Eşit Fırsatlar Koalisyonu
MADELEINE Albright’ın yukarıda sözünü ettiğim ‘Küresel Eylem Planı’ Türkiye’de kadın-erkek eşitliği konusunda daha hızlı adım atılması için kadınları harekete geçirdi.
Albright’ın ilk toplantısına katılmış olanlar ‘Eşit Fırsatlar Koalisyonu’nu kurdular.
Koalisyon çalışmalarını üç başlık altında yapacak:
Hukuksal alanda kadın-erkek eşitliğini sağlamak.
Ekonomide kadını güçlendirmek.
Dünyada kadın politikalarını izlemek.
2004 Aralık ayına kadar koalisyona yeni bir görev daha düşüyor elbet.
Avrupa Kadın Lobisi’yle sıkı bir işbirliği yapmak.
Eşit Fırsatlar Koalisyonu’na hoşgeldin diyorum.
Çok şapkalı bir devlet bakanı
ALBRIGHT’ın toplantısından sonra otelin lobisinde kadından ve aileden sorumlu Devlet Bakanı Güldal Akşit ile sohbet imkanı buluyoruz.
Güldal Akşit kadından, aileden, çocuktan ve özürlülerden sorumlu ancak portföyünde başka sorumluklar da var:
İşsizliğin önlenmesi ve istihdamın geliştirilmesi.
Sadece bu son ikisi Türkiye’nin başlı başına en büyük sorunlarından.
Akşit’ten öğrendiğime göre, bakanlığın müstakil bütçesi yok.
Peki işsizliğin önlenmesi için çalışmalar nasıl yapılıyor o halde?
‘Çok küçük ekiplerle çalışıyoruz.
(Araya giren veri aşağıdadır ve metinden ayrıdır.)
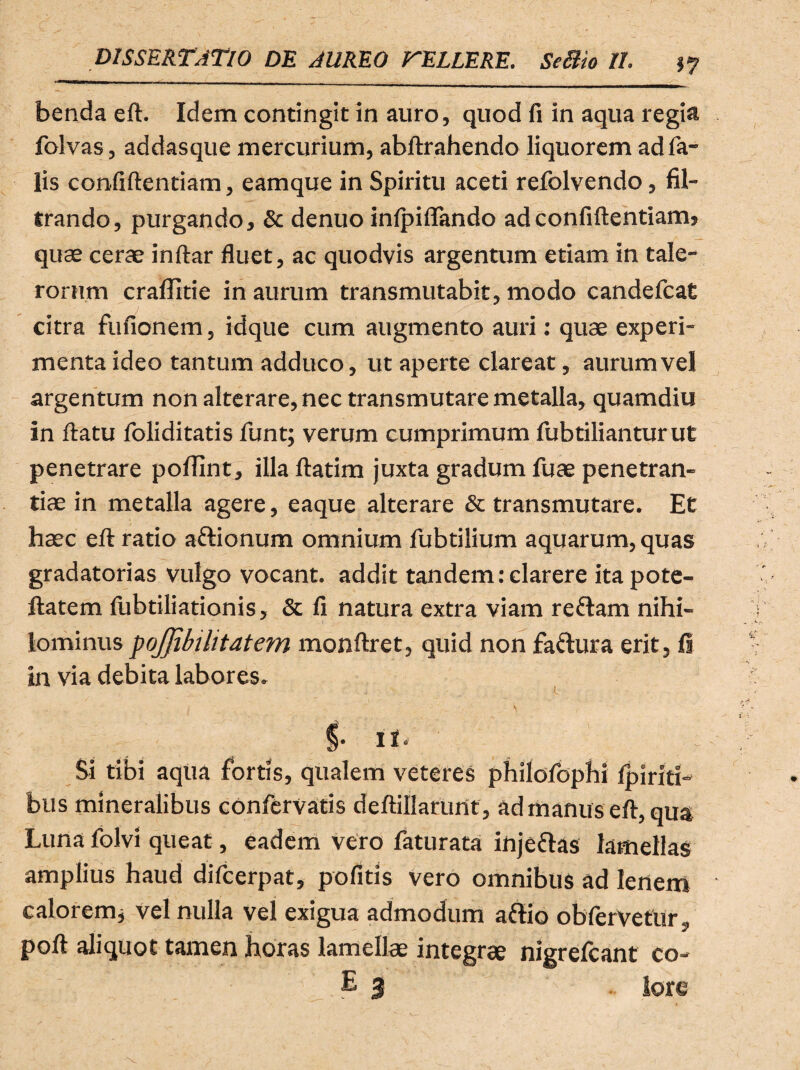 benda ed. Idem contingit in auro, quod fi in aqua regia folvas, addasque mercurium, abftrahendo liquorem ad fa¬ lis confidentiam, eamque in Spiritu aceti refolvendo, fil- trando, purgando, & denuo inlpiflfando ad confidentiam, quae cerae indar fluet, ac quodvis argentum etiam in tale- rornm craflitie in aurum transmutabit, modo candefcat citra fufionem, idque cum augmento auri: quae experi¬ menta ideo tantum adduco, ut aperte clareat, aurum vel argentum non alterare, nec transmutare metalla, quamdiu in datu foliditatis funtj verum cumprimum fubtilianturut penetrare poffint, illa datim juxta gradum fuae penetran¬ dae in metalla agere, eaque alterare & transmutare. Et haec ed ratio a&ionum omnium fubtilium aquarum, quas gradatorias vulgo vocant, addit tandem: clarere itapote- ftatem fubtiliationis, & fi natura extra viam re&am nihi¬ lominus pojjibilitatem mondret, quid non fa&ura erit, fi in via debita labores. I- il- Si tibi aqua fortis, qualem veteres philofophi fp i riti¬ bus mineralibus confervatis dedillarunt, ad manus ed, qua Luna folvi queat, eadem vero faturata injeftas lamellas amplius haud difcerpat, pofitis vero omnibus ad lenem calorem* vel nulla vel exigua admodum aflio obferVetur, pod aliquot tamen horas lamellae integrae nigrefcant co- . E 3 ■■ lore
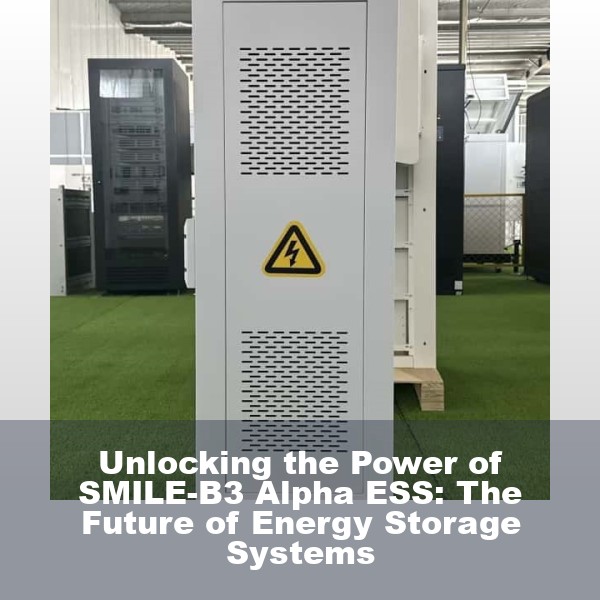 Unlocking the Power of SMILE-B3 Alpha ESS: The Future of Energy Storage Systems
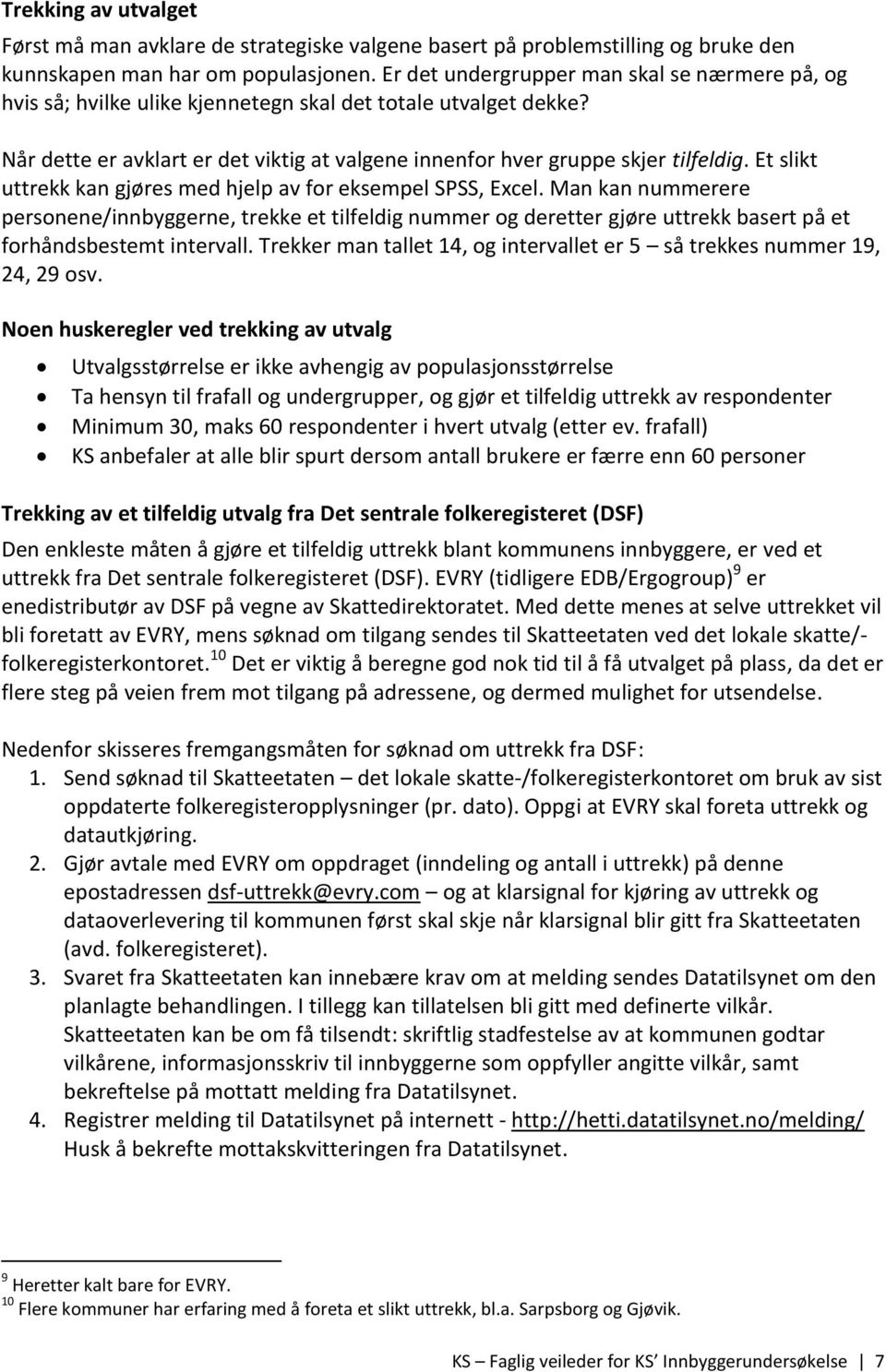 Et slikt uttrekk kan gjøres med hjelp av for eksempel SPSS, Excel. Man kan nummerere personene/innbyggerne, trekke et tilfeldig nummer og deretter gjøre uttrekk basert på et forhåndsbestemt intervall.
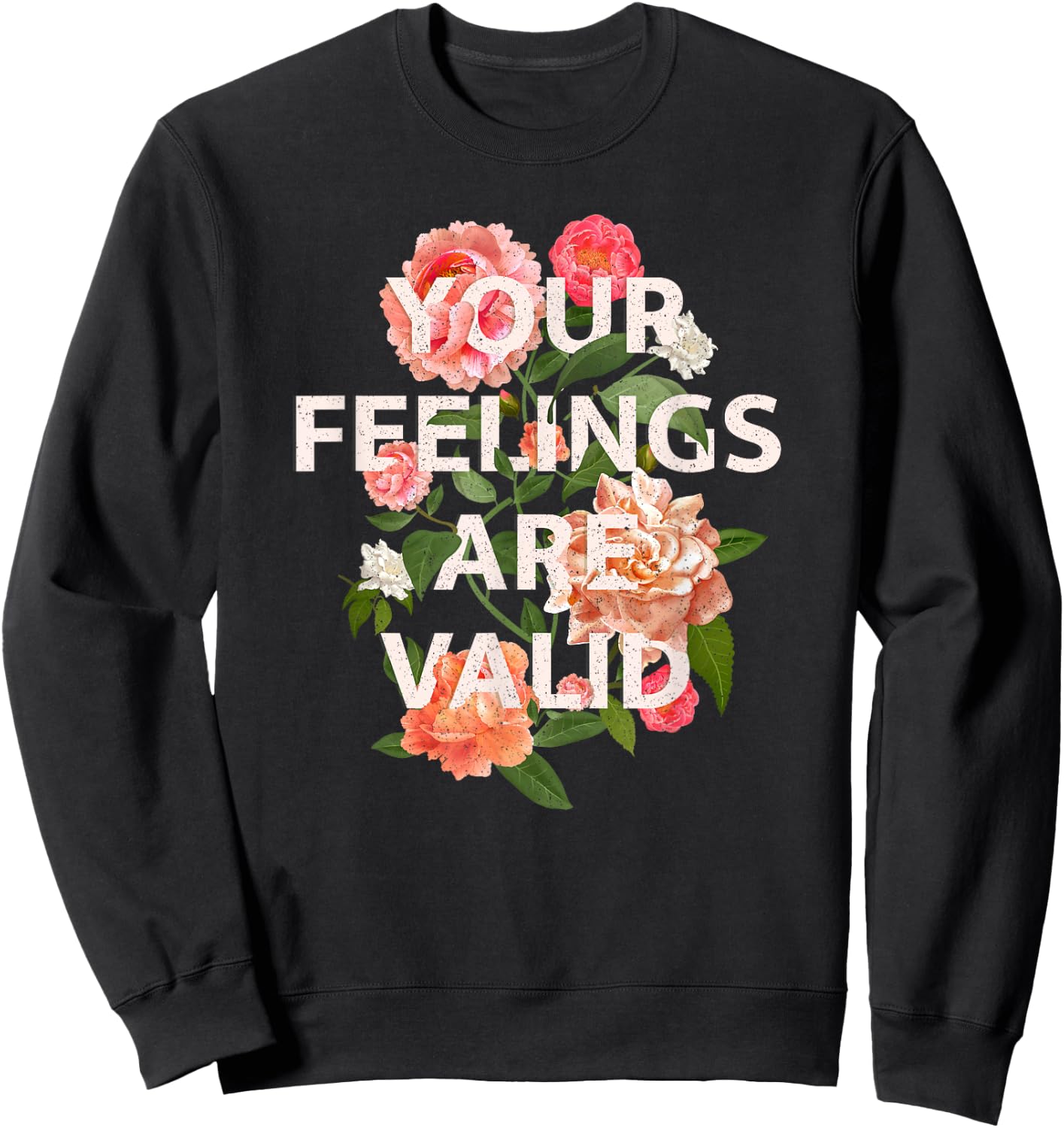 Mental Health Awareness Month Your Feelings Are Valid Sweatshirt - Sweatshirt | Black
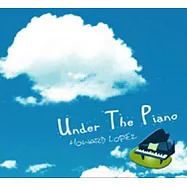霍華.羅培茲 / 天空下的鋼琴(Howard Lopes / Under The Piano)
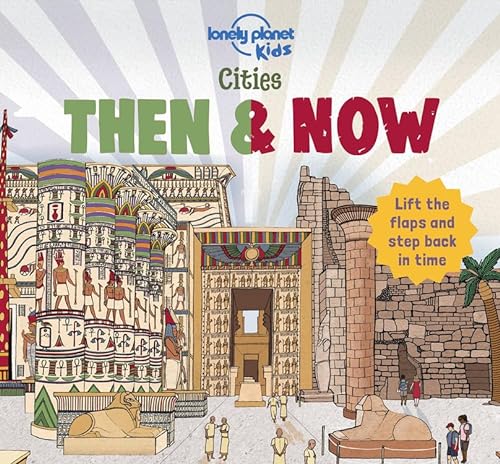 Lonely Planet Kids Cities - Then & Now 1 von Lonely Planet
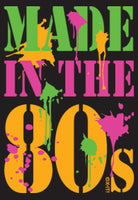 Made in the 80's T Shirt
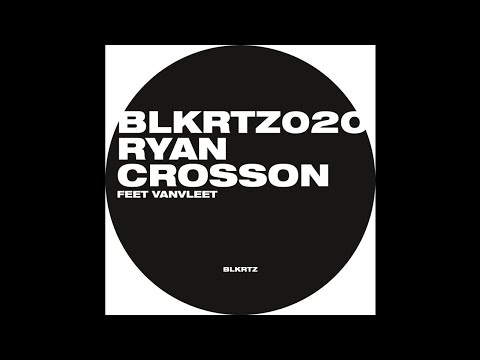 Ryan Crosson — Ryan Crosson - Feet VanVleet [BLKRTZ020D]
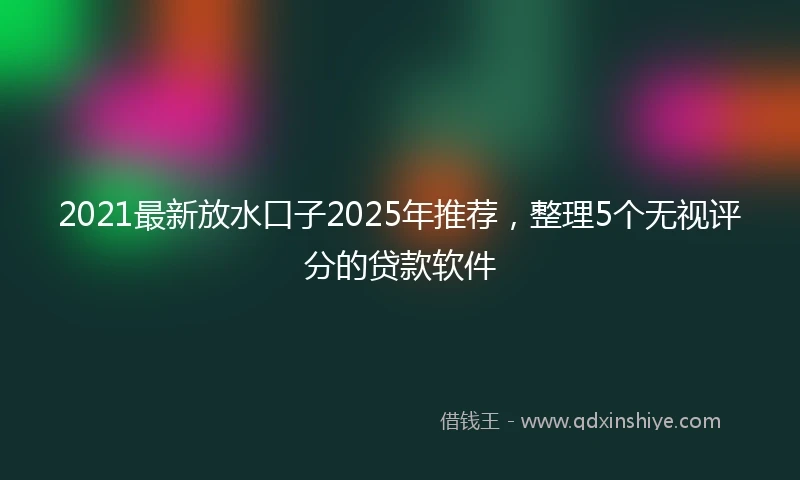 2021最新放水口子2025年推荐，整理5个无视评分的贷款软件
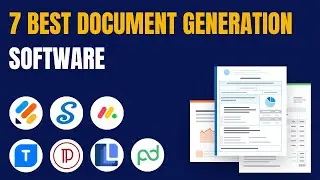 7 Best Document Generation Software Tools 2024 (+Document Automation)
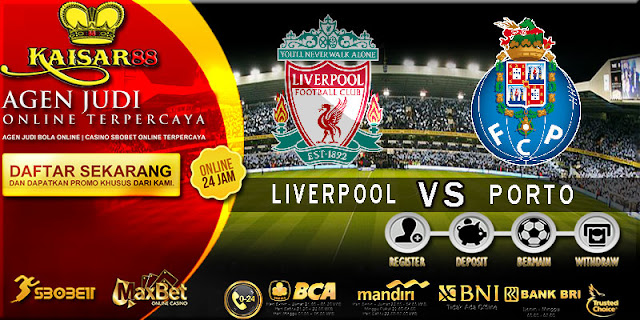 PREDIKSI TEBAK SKOR JITU LIGA UEFA CHAMPIONS LEAGUE LIVERPOOL VS PORTO 7 MARET 2018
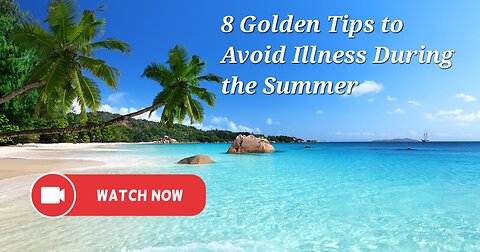8 Golden Tips to Avoid Illness During the Summer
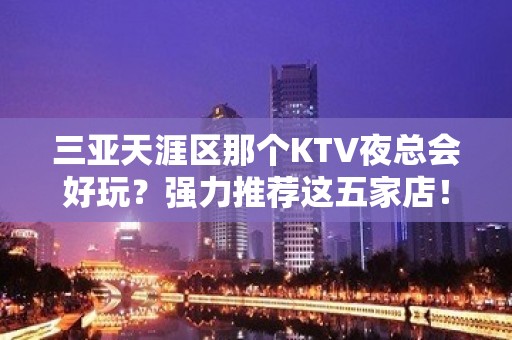 三亚天涯区那个KTV夜总会好玩？强力推荐这五家店！ - 三亚天涯KTV大全 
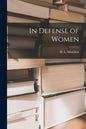 In Defense of Women - Paperback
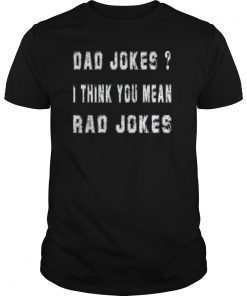 Dad Jokes I Think You Mean Rad Jokes Funny Dad Jokes T-Shirts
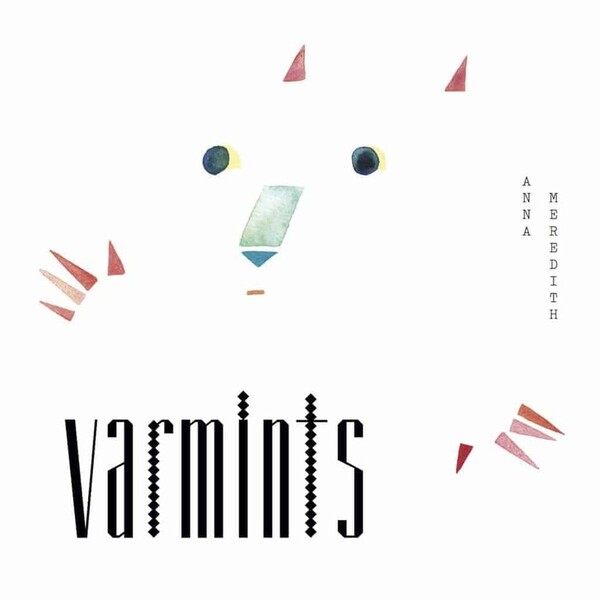 Varmints - Anna Meredith | Moshi Moshi MOSHILP67C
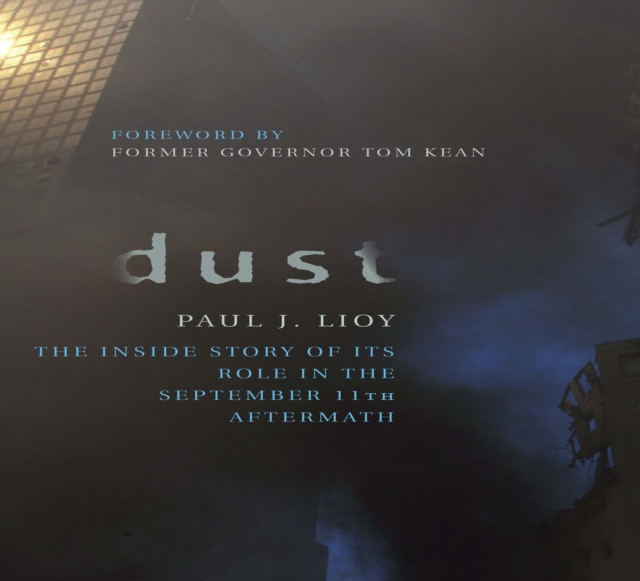 Dust : The Inside Story of its Role in the September 11th Aftermath, EPUB eBook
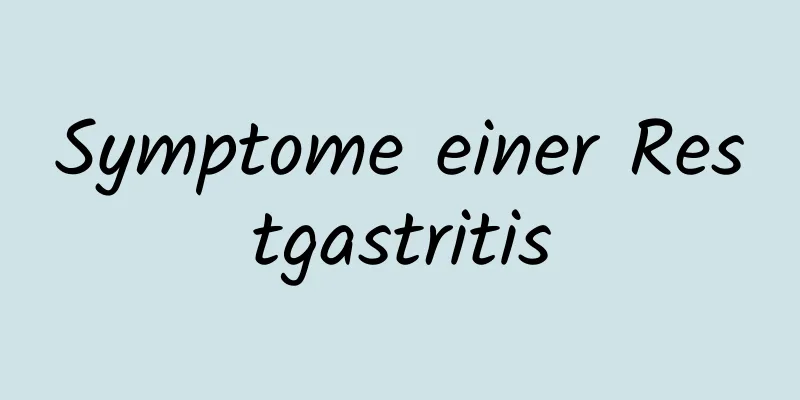 Symptome einer Restgastritis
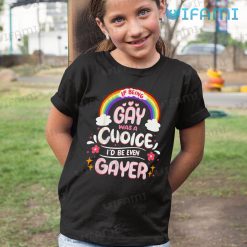 Gay Shirt Gay Choice Gayer Rainbow Gay Kid Shirt
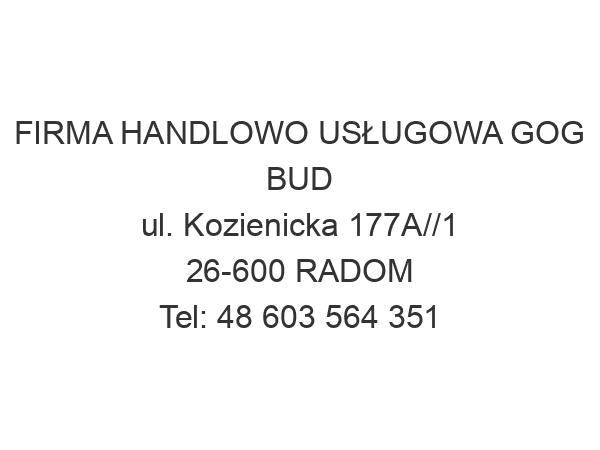 FIRMA HANDLOWO USŁUGOWA GOG BUD ul. Kozienicka 177A//1 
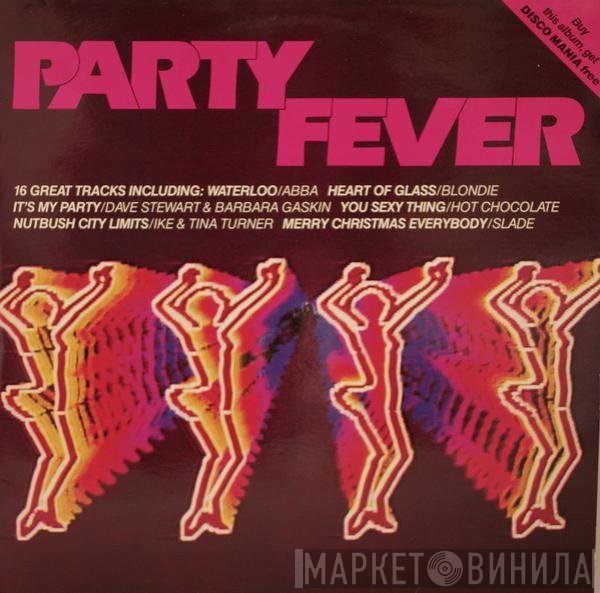  - Party Fever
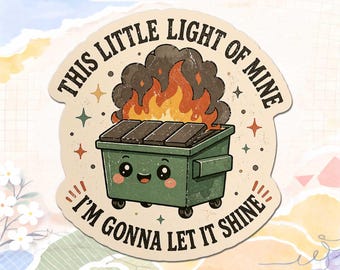 Dumpster Fire Sticker, This Little Light Of Mine, Anxiety Sticker, Sarcastic Sticker, Funny Laptop Decal, Car Decals For Women Gift Idea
DPT’den yardım alıyoruz. İşsizlikle ilgili aylık raporlar sunuyoruz. Ekonomi ve diğer bakanlıklarla işbirliği yapıyoruz’ diyor.
Özürlüler de Türkiye’nin başka önemli bir meselesi.
Eğer Akşit’in verdiği rakamı yanlış hatırlamıyorsam nüfusun yüzde 12.9’u özürlü.
Dediğim gibi Devlet Bakanı’nın sorumluluğundaki alanların tümü yaşamsal önemde.
Akşit, ‘Desteğe ihtiyacımız var’ derken çok haklı.
Özellikle de kadınların desteğine ihtiyacı var.